**OBJECTIVE:**
Go through the items below and copy out each line that contains the word "from".

**DATASET ENTRIES:**

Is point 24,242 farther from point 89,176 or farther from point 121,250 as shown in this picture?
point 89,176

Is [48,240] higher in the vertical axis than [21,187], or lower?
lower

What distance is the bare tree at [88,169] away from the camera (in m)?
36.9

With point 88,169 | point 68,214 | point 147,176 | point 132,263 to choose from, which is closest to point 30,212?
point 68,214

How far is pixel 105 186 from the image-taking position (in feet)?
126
---
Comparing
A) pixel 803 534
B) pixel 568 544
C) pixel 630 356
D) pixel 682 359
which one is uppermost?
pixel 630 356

**WRITTEN ANSWER:**
Is point 24,242 farther from point 89,176 or farther from point 121,250 as shown in this picture?
What distance is the bare tree at [88,169] away from the camera (in m)?
With point 88,169 | point 68,214 | point 147,176 | point 132,263 to choose from, which is closest to point 30,212?
How far is pixel 105 186 from the image-taking position (in feet)?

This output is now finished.